### WHAT IS NEEDED
From the material below, reproduce exactly the stretch of lines that begins with the line holding "Piney Flats Single" and ends with the line holding "Weribee_Rhinos", skipping the pictures.

### SOURCE MATERIAL

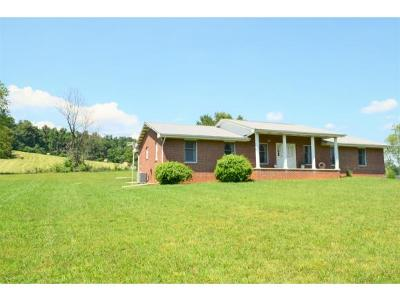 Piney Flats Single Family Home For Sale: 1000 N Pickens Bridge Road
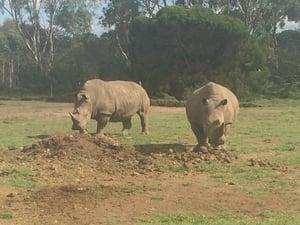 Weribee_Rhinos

---

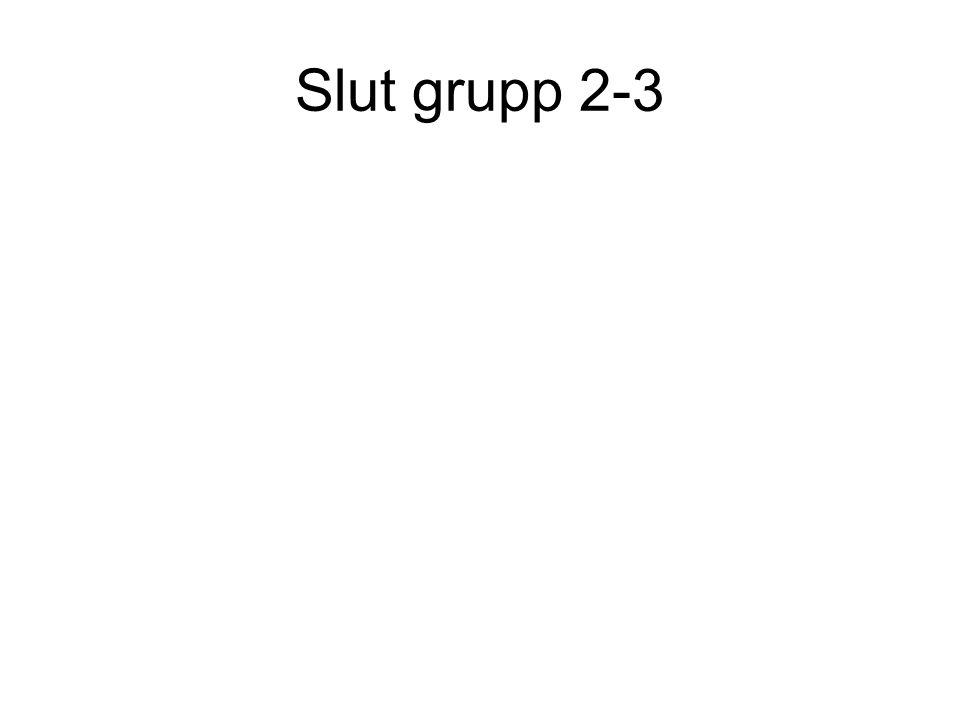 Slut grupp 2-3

### PROBLEM SOLUTION
 Piney Flats Single Family Home For Sale: 1000 N Pickens Bridge Road
 Weribee_Rhinos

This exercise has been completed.